In mid-April, a doctor was beaten at a hospital in the northern city of Allahabad by the family of an 80-year-old patient who died of complications from kidney failure. Closed-circuit TV images of the assault went viral and prompted a protest by doctors that briefly shut down medical care in the city.

Days later, after a doctor and an orderly were manhandled by patients’ relatives in a Mumbai public hospital, the hospital director beefed up security for the staff by hiring 40 private guards, termed “bouncers” in local news reports.

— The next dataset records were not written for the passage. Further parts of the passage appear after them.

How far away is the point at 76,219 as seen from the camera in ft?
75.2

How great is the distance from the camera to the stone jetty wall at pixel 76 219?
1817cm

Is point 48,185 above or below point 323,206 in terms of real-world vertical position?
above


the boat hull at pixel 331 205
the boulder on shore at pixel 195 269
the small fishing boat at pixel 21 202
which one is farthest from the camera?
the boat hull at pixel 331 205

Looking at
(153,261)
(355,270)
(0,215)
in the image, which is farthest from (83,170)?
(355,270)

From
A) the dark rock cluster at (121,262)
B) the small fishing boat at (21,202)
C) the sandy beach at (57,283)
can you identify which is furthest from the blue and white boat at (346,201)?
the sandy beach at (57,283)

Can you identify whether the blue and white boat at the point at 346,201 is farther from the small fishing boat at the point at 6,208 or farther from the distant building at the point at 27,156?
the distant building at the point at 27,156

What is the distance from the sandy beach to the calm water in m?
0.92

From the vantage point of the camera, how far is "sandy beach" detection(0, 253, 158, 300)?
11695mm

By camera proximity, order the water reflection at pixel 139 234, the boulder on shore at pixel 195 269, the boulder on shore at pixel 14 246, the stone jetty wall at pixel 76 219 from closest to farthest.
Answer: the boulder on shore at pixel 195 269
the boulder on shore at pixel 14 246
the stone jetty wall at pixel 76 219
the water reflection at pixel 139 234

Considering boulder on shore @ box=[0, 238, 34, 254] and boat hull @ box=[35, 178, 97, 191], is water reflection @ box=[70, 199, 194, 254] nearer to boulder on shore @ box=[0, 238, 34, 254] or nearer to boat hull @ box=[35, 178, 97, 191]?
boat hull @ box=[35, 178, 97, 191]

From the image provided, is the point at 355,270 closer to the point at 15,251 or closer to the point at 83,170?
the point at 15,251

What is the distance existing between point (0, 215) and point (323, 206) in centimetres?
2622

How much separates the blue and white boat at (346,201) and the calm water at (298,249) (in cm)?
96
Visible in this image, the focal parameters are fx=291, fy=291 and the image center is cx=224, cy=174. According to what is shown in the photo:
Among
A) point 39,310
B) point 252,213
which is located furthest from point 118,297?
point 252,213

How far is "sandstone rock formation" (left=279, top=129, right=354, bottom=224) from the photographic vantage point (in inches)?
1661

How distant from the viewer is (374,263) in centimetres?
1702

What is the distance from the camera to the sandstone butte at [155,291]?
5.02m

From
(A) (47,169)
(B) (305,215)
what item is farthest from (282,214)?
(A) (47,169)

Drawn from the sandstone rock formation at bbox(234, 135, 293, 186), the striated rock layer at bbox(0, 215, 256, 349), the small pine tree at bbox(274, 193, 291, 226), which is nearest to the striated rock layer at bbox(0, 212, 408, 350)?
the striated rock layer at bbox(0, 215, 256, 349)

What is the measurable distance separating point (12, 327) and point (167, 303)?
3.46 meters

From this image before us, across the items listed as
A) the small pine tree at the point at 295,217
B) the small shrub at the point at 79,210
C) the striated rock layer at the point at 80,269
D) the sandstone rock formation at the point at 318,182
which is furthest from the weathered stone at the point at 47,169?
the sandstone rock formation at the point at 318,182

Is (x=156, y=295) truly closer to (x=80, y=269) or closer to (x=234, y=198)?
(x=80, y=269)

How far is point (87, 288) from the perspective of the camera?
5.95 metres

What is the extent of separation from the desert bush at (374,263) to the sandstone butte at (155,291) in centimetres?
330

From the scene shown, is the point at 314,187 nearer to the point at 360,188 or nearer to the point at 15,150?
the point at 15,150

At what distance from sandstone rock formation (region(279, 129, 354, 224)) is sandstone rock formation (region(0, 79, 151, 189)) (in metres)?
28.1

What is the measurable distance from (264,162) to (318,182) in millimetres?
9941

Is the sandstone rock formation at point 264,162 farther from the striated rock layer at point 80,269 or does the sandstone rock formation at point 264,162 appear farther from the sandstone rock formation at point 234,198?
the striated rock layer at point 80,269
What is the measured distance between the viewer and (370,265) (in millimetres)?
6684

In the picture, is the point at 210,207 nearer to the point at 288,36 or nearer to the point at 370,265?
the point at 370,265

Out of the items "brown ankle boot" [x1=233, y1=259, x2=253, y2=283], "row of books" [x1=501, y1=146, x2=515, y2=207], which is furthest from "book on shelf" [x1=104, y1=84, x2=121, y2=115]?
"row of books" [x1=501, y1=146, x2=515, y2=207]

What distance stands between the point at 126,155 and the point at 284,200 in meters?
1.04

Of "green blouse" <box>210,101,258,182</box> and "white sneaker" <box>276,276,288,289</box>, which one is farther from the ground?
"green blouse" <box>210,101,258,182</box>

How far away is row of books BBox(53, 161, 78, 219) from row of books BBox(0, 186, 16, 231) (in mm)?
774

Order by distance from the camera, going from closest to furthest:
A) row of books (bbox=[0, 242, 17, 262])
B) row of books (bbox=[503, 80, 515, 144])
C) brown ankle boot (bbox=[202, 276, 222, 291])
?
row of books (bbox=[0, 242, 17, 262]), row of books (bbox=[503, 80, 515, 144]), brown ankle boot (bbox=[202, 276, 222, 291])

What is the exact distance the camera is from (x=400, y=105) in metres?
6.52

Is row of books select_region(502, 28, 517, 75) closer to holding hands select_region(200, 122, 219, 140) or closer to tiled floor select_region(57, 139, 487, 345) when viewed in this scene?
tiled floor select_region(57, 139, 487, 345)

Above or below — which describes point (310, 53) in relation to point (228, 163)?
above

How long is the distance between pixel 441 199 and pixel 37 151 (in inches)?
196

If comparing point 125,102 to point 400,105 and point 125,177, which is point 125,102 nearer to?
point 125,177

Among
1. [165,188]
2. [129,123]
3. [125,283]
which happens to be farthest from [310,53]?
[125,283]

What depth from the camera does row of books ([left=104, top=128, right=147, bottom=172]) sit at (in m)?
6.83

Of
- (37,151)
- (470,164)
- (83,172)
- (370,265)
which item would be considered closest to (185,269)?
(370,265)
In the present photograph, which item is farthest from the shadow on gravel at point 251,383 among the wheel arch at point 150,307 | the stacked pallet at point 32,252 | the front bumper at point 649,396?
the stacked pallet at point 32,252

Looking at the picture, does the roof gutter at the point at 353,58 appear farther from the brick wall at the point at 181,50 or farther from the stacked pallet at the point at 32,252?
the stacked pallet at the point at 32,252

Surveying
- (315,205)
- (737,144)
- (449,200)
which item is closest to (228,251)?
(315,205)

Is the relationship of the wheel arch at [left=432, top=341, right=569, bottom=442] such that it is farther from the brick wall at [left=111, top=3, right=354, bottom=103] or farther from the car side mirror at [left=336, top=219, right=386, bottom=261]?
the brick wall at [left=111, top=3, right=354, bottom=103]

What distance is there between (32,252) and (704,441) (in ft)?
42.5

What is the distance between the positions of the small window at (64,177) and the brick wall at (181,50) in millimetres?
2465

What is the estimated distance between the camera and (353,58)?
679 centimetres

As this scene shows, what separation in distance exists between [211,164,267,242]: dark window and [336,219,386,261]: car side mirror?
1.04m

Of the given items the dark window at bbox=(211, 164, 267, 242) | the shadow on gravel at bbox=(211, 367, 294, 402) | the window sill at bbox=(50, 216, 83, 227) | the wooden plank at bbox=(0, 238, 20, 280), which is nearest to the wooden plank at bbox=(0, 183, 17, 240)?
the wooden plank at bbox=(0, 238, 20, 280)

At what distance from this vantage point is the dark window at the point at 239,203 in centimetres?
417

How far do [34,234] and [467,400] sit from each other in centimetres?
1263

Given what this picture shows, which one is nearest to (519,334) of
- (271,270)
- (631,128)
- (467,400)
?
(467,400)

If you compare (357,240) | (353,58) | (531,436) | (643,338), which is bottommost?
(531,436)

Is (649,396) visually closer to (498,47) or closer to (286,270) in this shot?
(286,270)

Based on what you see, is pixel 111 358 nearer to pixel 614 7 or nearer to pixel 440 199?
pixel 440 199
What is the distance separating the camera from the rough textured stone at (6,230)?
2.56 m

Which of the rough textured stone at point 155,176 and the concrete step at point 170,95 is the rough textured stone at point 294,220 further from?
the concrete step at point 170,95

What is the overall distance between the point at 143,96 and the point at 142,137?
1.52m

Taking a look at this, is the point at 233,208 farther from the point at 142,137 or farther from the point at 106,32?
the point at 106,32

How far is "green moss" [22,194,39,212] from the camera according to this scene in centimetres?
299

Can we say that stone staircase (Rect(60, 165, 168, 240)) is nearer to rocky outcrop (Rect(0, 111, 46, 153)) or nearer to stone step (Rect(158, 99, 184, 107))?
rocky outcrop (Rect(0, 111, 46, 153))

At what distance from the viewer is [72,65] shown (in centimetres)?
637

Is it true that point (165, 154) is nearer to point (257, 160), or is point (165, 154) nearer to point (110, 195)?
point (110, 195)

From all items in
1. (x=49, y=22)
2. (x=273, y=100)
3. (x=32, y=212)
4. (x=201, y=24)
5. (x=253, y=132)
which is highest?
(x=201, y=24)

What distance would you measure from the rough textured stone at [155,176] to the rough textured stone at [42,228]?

Sanjay Nagral, a surgeon and editorial board member of the Indian Journal of Medical Ethics, said attacks on doctors were deplorable but lamented the turn toward hired muscle.

“The answer does not lie in increased policing and security,” Nagral wrote in a commentary in the Mumbai Mirror newspaper. “That may worsen the already eroding trust that is so critical for the credibility of the medical profession’s ability to deliver healthcare.”

After the attack that injured Amale and another doctor at a private hospital in Panvel, east of India’s financial capital, doctors in the city set up a hotline. Anytime a doctor sensed that he or she faced danger, a call would alert colleagues.

Ironically, Amale said, he initially helped save the elderly Namubai Thakkur, the patient whose demise prompted the attack. When she was admitted one night in March with a serious infection, gasping for air, the 32-year-old physician helped clear her airways and she was moved out of intensive care for a few days, until her condition deteriorated again and she eventually died.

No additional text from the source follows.